Fortnight in Review
The market expects the Fed to raise fund rate by 50 bps to 75-100 bps. Consequently, the US stocks and bonds were down and the USD Index was up. The S&P 500 Index was down 3.3% last week, registering a 12.8% loss year-to-date. RMB kept depreciation rapidly, dropping from 6.38 RMB/USD to 6.68 RMB/USD in the short 10 trading days.
Hang Seng Index bounced on Friday due to the news of China’s Politico Bureau meeting, achieving a 2.2% gain for the week. YTD, Hang Seng Index was down 9.9%, 3 ppt above S&P 500 Index.
Outlook
COVID Update: We think Shanghai’s lockdown was unexpected and unusual. Taking the clue of Hong Kong’s Covid time-line, we think the turning point for Shanghai is likely in May. Other cities, including Beijing, would learn from Shanghai’s lessons and control the spread in time. And judging from the government’s comments, we expect more flexibility rather than lockdown of a major city.
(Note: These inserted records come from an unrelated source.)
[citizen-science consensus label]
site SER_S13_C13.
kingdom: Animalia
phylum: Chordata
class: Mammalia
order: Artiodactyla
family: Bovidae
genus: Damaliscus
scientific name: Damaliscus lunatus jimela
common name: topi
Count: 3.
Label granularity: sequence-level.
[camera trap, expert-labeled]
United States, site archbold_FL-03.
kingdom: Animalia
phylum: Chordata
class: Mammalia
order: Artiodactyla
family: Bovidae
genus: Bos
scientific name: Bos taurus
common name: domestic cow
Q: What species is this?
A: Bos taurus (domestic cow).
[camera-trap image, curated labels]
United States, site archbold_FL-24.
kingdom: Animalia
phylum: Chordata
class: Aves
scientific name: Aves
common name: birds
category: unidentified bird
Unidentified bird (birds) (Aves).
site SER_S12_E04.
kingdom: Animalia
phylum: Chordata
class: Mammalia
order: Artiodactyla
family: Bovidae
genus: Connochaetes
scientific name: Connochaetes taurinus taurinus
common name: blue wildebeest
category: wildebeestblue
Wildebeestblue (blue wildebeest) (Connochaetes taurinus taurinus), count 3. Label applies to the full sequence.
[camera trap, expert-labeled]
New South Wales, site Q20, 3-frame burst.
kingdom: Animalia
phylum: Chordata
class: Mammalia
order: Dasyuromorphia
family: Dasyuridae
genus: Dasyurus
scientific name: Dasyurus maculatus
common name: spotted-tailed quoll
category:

RMB Depreciation: We noticed RMB depreciation is not an independent event amid the overall currency market. USD had been exceptionally strong as USD bond yields are higher than those of nearly all major economies, including JPY and EUR. Notice that RMB had been stable till mid-March and suddenly started the round of deprecation, due to a reverted yield spread of China-US bond yields, the deterioration of COVID situation, and thus expectation of export. We expect the RMB’s turning point would coincide with that of Shanghai’s lockdown.
Window of Observation: Financial market might have already priced in Feb’s rate hike. The Chinese Government may try to balance the economic growth and COVID-zero policy. Shanghai’s lockdown may come to the turning point, and Beijing would not duplicate such a lockdown. In short, the market would face with a friendlier environment, which coupled with a historically low valuation (P/E 7.8x of Hang Seng Index), so we think it is opportunity to accumulate stocks.